Now, in the wake of Anna's call, I consider her urgent tone. It could be anything, even a professional problem. But I heard the strain of a personal lament. And what will I do if she has come to tell me that she cannot go on without reuniting? What if she feels as I have felt so long? The Dulcimer was the last of the places we met. Would she have chosen it if passion was not her purpose? I hover then, above myself, my soul lookin
g down on my hungry heart. How can longing unfulfilled seem to be the only meaningful emotion in life? But it does. And I realize I will not say no to her, just as I could not say no when she turned her face to me on the sofa in my chambers. If she is willing to leap, I will follow her. I will leave behind what I've had. I stare at the pictures arrayed on my desk, of Nat at various ages, of Barbara, always beautiful. It's pointless to try to fathom the full consequences of what I'm about to do. They are so many and so varied that not even a Russian chess master or a computer would be able to play out every step. But I will do this. I will try to have at last the life I want. I will, finally, be brave.
CHAPTER 12
Tommy, October 27, 2008
Pathologists, toxicologists, the whole bunch weren't really wired like everybody else. But what would you expect when it was the dead who rocked their world? Tommy always figured part of the thrill for these guys was realizing the stiff was gone and they were still here. It was an idea, anyway.
The toxicologist who had come in with Brand looked okay. Nenny Strack. She was a little brown-eyed redhead, mid-thirties, attractive enough to be wearing a short skirt. She was over at the U Med School and worked for the county on a contract basis. Brand had gone directly to the police pathologist to get the work done quickly, and he in turn had leaned on American Medical Service, the Ohio outfit that was the reference laboratory for half of U.S. law enforcement. Tommy had feared these maneuvers would send up flares when the blood draws from Barbara's autopsy came back out of the coroner's refrigerator, but nobody noticed.

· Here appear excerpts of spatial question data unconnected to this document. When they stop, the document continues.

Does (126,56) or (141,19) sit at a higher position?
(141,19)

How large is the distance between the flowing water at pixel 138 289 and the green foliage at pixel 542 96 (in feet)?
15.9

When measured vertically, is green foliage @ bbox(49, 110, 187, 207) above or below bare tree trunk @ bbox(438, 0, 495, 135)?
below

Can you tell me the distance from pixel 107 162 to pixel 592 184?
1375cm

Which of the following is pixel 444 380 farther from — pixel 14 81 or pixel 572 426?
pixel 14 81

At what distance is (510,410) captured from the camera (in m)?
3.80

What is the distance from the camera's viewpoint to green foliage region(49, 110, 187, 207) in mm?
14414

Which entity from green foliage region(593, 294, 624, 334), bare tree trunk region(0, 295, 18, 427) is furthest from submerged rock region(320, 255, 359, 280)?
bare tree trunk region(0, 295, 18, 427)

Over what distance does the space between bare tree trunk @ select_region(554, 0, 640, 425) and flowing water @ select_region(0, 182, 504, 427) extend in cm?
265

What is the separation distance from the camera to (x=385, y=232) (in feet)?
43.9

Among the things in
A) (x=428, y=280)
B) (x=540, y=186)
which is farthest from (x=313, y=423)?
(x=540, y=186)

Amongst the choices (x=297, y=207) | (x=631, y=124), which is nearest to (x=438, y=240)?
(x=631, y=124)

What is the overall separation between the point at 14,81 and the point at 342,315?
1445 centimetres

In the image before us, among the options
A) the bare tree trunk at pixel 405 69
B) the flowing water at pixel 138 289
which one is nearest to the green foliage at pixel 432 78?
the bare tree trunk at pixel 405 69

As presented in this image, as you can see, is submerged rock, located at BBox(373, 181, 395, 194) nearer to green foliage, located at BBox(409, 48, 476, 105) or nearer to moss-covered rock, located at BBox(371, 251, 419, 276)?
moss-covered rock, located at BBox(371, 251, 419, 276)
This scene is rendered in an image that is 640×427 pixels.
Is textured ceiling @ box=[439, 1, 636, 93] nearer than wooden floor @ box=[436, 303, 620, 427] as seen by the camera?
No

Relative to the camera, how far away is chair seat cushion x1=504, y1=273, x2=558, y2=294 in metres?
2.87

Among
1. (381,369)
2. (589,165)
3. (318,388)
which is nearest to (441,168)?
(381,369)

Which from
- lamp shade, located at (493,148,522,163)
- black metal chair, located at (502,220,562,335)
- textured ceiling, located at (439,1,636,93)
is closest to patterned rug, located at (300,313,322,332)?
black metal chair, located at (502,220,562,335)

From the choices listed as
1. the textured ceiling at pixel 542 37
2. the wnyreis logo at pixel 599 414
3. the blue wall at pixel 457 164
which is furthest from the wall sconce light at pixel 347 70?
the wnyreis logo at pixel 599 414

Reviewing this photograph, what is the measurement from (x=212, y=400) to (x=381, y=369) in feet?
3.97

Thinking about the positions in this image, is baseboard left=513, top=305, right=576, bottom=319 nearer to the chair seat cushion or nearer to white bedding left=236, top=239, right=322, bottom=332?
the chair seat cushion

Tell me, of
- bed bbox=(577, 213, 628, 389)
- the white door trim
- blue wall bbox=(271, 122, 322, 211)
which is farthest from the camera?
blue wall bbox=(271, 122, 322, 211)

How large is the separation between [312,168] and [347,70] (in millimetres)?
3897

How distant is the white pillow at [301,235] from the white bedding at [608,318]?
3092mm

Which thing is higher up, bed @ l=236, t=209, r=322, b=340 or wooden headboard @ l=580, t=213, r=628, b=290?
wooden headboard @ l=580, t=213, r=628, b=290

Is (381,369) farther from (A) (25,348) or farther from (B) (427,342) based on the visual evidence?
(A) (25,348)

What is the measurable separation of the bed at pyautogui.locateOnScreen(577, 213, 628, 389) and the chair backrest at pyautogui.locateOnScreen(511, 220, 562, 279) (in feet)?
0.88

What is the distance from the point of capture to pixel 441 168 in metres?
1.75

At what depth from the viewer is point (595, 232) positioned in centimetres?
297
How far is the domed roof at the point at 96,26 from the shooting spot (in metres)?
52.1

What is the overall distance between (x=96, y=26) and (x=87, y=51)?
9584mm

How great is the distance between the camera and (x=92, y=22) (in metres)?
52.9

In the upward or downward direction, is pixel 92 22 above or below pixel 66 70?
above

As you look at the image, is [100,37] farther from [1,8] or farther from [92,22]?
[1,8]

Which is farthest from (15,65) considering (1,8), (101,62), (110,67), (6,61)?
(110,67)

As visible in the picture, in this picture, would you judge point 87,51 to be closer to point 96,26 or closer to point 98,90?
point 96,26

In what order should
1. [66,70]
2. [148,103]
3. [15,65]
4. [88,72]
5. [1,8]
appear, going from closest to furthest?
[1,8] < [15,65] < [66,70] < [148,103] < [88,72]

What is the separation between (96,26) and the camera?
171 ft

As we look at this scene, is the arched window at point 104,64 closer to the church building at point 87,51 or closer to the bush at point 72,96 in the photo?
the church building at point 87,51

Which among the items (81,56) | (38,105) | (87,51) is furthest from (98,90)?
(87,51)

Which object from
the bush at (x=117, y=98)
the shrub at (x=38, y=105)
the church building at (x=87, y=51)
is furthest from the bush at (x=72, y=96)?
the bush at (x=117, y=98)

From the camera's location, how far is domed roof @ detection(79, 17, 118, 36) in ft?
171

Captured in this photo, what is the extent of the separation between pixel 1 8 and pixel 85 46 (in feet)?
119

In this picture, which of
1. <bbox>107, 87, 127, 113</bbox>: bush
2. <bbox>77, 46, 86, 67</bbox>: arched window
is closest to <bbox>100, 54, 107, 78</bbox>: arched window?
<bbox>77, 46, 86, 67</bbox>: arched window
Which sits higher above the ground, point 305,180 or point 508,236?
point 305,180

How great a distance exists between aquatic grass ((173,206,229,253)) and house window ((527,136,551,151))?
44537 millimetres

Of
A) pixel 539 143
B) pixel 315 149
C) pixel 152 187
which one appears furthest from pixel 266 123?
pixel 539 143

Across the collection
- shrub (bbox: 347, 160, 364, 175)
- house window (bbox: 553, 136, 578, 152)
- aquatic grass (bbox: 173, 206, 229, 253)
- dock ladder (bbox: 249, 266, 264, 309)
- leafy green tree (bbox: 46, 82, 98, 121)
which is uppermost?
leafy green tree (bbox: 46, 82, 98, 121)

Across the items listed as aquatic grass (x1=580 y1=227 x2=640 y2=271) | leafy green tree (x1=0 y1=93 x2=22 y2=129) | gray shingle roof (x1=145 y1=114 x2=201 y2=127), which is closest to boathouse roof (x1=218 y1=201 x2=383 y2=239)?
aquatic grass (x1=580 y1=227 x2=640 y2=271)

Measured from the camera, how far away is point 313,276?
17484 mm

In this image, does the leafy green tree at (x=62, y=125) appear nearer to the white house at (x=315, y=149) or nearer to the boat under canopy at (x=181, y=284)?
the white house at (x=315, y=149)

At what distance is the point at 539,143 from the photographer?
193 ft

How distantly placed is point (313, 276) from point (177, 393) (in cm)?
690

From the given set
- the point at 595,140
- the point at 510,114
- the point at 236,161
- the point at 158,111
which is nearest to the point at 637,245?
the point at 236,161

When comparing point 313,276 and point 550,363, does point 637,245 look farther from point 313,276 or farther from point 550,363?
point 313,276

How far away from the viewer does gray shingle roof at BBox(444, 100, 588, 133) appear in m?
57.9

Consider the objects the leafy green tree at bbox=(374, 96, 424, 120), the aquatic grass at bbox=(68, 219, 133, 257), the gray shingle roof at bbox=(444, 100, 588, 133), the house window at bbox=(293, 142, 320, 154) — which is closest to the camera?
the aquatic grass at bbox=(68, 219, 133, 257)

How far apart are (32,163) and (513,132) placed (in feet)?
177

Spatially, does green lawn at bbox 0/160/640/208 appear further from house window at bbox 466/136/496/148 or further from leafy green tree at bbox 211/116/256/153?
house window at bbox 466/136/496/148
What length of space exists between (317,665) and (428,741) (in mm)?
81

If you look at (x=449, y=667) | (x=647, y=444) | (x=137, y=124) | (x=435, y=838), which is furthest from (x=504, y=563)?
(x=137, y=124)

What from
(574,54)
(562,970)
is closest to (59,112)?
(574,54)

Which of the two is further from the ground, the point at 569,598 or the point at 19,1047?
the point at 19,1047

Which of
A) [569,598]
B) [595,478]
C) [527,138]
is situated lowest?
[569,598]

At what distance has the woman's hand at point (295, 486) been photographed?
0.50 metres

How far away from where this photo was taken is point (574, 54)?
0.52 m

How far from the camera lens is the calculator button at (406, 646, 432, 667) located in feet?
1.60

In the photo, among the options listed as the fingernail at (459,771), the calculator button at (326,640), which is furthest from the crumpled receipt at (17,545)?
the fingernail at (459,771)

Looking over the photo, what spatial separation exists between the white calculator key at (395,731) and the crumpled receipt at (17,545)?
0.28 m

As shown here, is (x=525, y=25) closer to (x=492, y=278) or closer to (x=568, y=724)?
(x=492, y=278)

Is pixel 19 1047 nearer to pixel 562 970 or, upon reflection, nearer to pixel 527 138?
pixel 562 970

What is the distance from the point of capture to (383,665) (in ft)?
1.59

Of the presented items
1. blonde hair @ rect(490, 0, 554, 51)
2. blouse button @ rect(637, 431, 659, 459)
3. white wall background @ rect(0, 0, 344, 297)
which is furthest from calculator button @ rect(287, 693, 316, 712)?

"So?" Molto asked the two of them.
"Long story or short?" Brand asked.
"Short to start," said Tommy, and Brand opened his hand to Strack. She had a file folder in her lap.
"The sampling of cardiac blood shows a toxic level of an antidepressant compound called phenelzine," she said.
Brand was looking down at his lap, maybe to keep from smiling. It was nothing to smile about, really.